📊

Chapter 9 — Observability and Metrics in Rust

Coauthor: Bran Koenig

Prologue — When Systems Lie

The call came at 2:17 AM. Not because an alert fired — but because someone checked manually. The dashboard showed zero errors. Prometheus was scraping clean. Logs were quiet. Traces were sparse. And yet, the analytics pipeline hadn’t updated in hours. Someone restarted the job. Nothing changed. Someone redeployed the service. Still nothing. The ingestion nodes were running. The logs were flowing. But the numbers were off. And then you realized: You weren’t debugging code. You were debugging observability.
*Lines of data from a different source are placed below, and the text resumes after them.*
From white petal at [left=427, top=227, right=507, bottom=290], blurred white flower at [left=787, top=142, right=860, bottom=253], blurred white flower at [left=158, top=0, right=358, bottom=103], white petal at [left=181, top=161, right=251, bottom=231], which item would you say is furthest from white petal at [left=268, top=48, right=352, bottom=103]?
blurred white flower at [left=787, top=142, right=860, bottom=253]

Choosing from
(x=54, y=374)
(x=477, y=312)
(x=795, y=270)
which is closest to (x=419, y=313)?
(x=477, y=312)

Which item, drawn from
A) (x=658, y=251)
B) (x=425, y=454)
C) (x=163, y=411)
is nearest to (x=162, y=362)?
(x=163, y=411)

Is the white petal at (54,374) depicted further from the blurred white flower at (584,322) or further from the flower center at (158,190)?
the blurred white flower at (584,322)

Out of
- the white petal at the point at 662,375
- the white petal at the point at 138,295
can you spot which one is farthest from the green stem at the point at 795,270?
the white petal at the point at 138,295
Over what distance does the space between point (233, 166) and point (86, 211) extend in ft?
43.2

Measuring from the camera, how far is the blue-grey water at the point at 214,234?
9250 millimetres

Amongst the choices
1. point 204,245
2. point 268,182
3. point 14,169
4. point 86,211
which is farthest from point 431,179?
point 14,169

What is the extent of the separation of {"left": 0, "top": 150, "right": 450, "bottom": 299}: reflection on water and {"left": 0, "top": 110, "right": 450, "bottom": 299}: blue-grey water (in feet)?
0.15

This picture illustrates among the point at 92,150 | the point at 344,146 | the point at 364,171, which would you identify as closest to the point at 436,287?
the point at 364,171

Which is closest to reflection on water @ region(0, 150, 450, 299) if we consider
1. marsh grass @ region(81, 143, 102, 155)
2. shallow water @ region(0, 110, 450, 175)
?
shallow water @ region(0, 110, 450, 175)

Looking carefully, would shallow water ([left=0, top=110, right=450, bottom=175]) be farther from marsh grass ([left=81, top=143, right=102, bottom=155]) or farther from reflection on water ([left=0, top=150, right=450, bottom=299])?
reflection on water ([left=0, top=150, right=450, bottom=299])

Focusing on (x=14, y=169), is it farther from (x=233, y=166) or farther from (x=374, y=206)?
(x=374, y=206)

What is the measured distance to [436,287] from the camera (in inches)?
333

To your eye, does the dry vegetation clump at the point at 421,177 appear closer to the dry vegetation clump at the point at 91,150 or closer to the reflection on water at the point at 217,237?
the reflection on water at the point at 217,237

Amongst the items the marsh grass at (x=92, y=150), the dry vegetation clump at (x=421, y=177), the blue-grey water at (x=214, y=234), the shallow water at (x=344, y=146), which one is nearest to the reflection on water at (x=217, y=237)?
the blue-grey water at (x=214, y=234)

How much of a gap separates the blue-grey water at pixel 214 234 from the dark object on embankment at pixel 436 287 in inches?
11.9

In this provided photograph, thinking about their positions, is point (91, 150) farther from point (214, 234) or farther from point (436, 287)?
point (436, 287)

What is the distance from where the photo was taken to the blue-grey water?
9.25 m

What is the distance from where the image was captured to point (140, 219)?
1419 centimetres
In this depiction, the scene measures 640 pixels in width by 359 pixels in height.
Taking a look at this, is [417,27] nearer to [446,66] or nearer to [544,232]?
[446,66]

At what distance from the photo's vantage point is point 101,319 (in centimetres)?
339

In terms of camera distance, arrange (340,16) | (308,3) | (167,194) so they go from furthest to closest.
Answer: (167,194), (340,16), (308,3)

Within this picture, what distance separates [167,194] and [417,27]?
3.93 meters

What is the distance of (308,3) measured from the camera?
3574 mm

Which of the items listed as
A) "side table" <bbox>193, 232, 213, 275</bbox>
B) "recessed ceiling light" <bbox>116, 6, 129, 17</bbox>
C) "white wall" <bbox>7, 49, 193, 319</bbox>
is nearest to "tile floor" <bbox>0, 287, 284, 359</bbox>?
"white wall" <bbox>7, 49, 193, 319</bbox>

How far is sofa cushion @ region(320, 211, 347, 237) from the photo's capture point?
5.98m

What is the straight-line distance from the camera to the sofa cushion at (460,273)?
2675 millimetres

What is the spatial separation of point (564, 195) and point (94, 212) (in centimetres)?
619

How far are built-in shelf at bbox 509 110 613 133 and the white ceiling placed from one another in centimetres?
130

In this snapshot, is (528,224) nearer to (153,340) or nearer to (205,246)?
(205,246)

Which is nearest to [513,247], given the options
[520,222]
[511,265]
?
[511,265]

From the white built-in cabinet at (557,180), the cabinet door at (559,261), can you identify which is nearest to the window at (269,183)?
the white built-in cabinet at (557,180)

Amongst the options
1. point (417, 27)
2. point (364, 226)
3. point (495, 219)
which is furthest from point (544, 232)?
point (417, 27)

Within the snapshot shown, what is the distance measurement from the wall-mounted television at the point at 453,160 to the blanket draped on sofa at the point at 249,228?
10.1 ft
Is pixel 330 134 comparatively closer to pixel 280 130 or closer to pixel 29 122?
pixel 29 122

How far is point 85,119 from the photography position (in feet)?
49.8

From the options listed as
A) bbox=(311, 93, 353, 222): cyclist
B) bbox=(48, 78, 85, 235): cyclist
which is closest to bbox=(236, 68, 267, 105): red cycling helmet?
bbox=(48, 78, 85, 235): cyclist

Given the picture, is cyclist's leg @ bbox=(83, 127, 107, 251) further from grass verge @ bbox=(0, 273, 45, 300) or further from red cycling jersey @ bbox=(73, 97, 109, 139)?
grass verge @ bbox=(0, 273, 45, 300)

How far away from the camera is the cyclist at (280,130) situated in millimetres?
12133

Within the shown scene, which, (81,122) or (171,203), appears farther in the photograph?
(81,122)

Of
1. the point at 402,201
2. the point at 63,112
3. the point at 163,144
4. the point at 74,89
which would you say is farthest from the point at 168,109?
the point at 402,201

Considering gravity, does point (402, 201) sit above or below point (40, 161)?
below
9.1 Metrics in Rust with Prometheus

Why Metrics Exist

Metrics are not decoration. They’re not for dashboards. They’re for reconstruction — the ability to rebuild what happened when you weren’t watching. In Rust, metrics don’t come by default. You have to build the observability you want to see. And when you do, you must do it intentionally.

Instrumenting Rust with `prometheus`

First, define your metrics using crates like `prometheus` and `lazy_static`:

use prometheus::{register_counter, register_histogram};
use lazy_static::lazy_static;

lazy_static! {
    static ref RECORDS_PROCESSED: prometheus::Counter =
        register_counter!("records_processed_total", "Total records processed").unwrap();

    static ref RECORD_LATENCY: prometheus::Histogram =
        register_histogram!("record_latency_seconds", "Latency of record processing").unwrap();
}

Exposing `/metrics`

Then, expose an HTTP endpoint (e.g., using `warp`) for Prometheus to scrape:

use warp::Filter;
use prometheus::{Encoder, TextEncoder};

async fn metrics_handler() -> impl warp::Reply {
    let encoder = TextEncoder::new();
    let metric_families = prometheus::gather();
    let mut buffer = Vec::new();
    encoder.encode(&metric_families, &mut buffer).unwrap();
    String::from_utf8(buffer).unwrap()
}

#[tokio::main]
async fn main() {
    let route = warp::path("metrics").map(metrics_handler);
    warp::serve(route).run(([0, 0, 0, 0], 9090)).await;
}

Labeling and Cardinality

Every unique combination of labels becomes a new time series. This is powerful but dangerous. Labeling by `user_id` or `request_id` can lead to a "cardinality explosion" that kills your monitoring system. Avoid unbounded values in labels and keep cardinality low.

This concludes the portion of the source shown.